La rentrée s’annonce assez tendue et chargée en manifestation contre la loi travail par les syndicats, le gouvernement a décidé d’enfoncer le clou en voulant supprimer en partie les contrats aidés.
Ces contrats aidés apparemment ne sont pas efficaces selon le Premier ministre, mais ils seraient très couteux dans les collectivités et auprès du contribuable.
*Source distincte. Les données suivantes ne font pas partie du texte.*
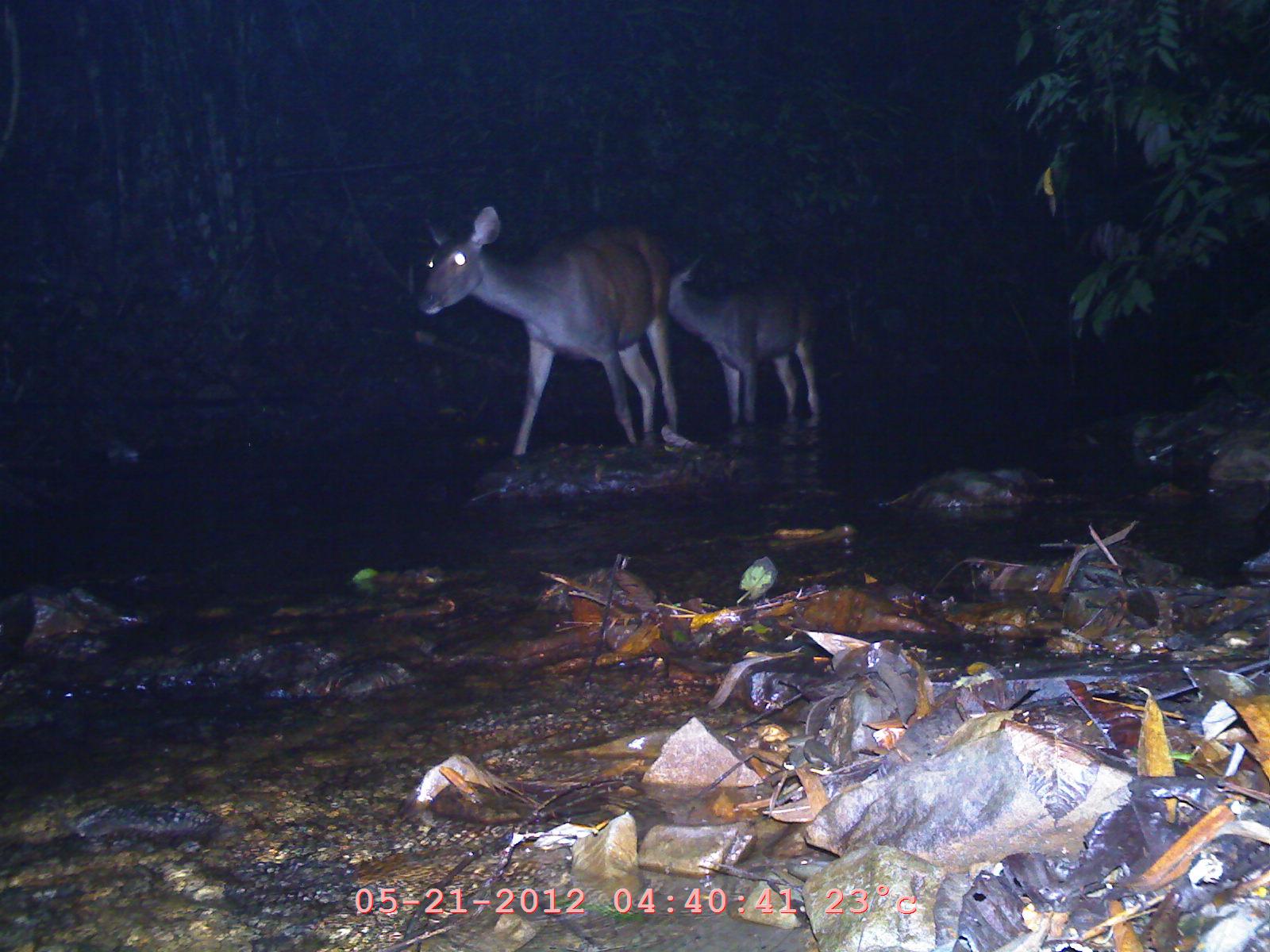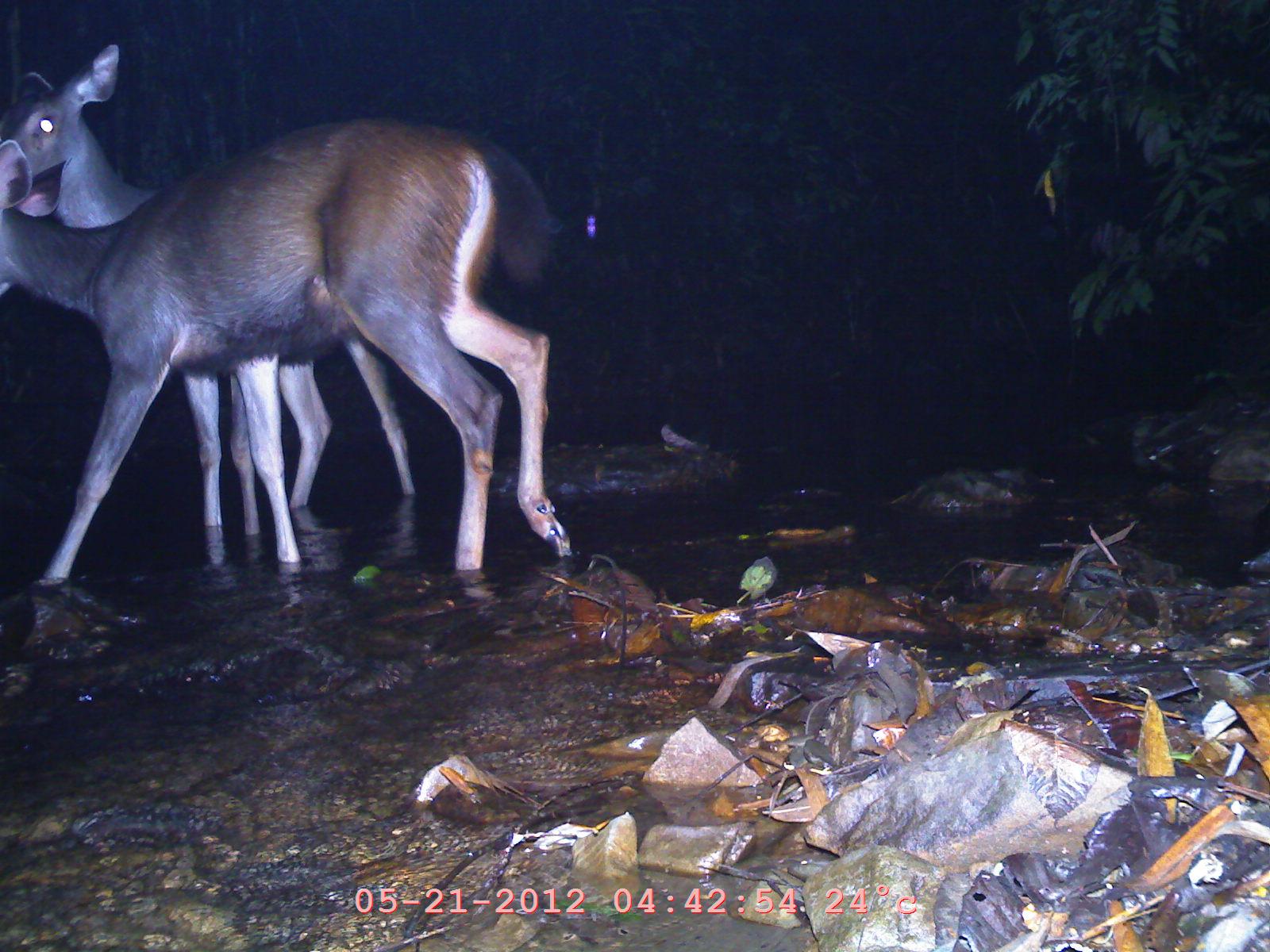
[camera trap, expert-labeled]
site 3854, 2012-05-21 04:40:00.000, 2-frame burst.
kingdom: Animalia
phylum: Chordata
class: Mammalia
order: Artiodactyla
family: Cervidae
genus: Rusa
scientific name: Rusa unicolor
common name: sambar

Encore une fois, la casse sociale continue, les départements majoritairement à droite s’en frottent les mains et attendent que ces contrats aidés soient supprimés.
C’est une faute politique sur le fond, car les contrats aidés pour bon nombre de nos compatriotes leur ont permis de relever la tête de l’eau et d’avoir un revenu et de voir l’avenir dans ces temps difficiles.


Encore une fois, le Premier ministre ne comprend en rien à la solidarité dans notre pays, avec la loi travail en révision, celle-ci ne passe pas devant les syndicats, imaginez la suppression des contrats aidés, je pense qu’il met encore le feu aux poudres, ce gouvernement est inconscient et incompétent en la matière.


La rentrée sera mouvementée et très dure pour le Premier ministre qui devra rendre des comptes face aux salariés dans le pays et les syndicats qui eux protègent justement les ouvriers, les salariés dans les entreprises françaises, cela ne peut plus continuer.
Il vaut mieux des contrats aidés, que des Français qui ne font rien et qui pour la plupart restent dans la précarité totale et isolée.